:: AIM OF THE EXERCISE ::
Please edit the stretch from the line that contains "Ordering from farthest" through the line that contains "Answer: point (362, 25)", changing "furthest" to "farthest" and leaving everything else as it is. Return only those lines.
****
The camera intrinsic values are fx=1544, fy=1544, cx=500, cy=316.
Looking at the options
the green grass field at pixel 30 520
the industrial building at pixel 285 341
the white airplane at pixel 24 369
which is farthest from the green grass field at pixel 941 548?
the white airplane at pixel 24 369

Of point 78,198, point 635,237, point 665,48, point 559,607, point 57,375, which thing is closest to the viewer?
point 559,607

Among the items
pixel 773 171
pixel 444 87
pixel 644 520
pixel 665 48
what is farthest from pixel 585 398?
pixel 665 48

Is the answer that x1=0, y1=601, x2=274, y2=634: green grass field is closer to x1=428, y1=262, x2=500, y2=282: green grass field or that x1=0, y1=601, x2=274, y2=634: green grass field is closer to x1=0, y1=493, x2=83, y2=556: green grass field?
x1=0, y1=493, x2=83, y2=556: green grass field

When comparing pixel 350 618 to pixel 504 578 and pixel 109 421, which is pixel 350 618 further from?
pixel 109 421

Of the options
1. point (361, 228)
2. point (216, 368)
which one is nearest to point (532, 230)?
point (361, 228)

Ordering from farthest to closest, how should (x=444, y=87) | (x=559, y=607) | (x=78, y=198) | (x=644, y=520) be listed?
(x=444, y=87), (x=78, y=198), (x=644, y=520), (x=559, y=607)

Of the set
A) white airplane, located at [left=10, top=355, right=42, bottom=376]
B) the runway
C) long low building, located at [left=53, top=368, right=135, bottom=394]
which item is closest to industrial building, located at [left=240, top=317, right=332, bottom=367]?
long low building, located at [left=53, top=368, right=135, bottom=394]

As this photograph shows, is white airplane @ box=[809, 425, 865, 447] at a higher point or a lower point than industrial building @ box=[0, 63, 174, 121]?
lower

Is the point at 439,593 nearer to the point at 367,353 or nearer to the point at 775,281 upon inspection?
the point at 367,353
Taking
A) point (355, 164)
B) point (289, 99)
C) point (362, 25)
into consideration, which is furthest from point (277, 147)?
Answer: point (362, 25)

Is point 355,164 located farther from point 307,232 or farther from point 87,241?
****
:: SOLVED PROBLEM ::
Ordering from farthest to closest, how should (x=444, y=87) | (x=559, y=607) | (x=78, y=198) | (x=644, y=520) be listed?
(x=444, y=87), (x=78, y=198), (x=644, y=520), (x=559, y=607)

Of the set
A) white airplane, located at [left=10, top=355, right=42, bottom=376]
B) the runway
C) long low building, located at [left=53, top=368, right=135, bottom=394]
which item is closest to industrial building, located at [left=240, top=317, right=332, bottom=367]?
long low building, located at [left=53, top=368, right=135, bottom=394]

As this photograph shows, is white airplane @ box=[809, 425, 865, 447] at a higher point or a lower point than industrial building @ box=[0, 63, 174, 121]?
lower

Is the point at 439,593 nearer to the point at 367,353 or nearer to the point at 775,281 upon inspection?
the point at 367,353
Taking
A) point (355, 164)
B) point (289, 99)
C) point (362, 25)
into consideration, which is farthest from point (277, 147)?
Answer: point (362, 25)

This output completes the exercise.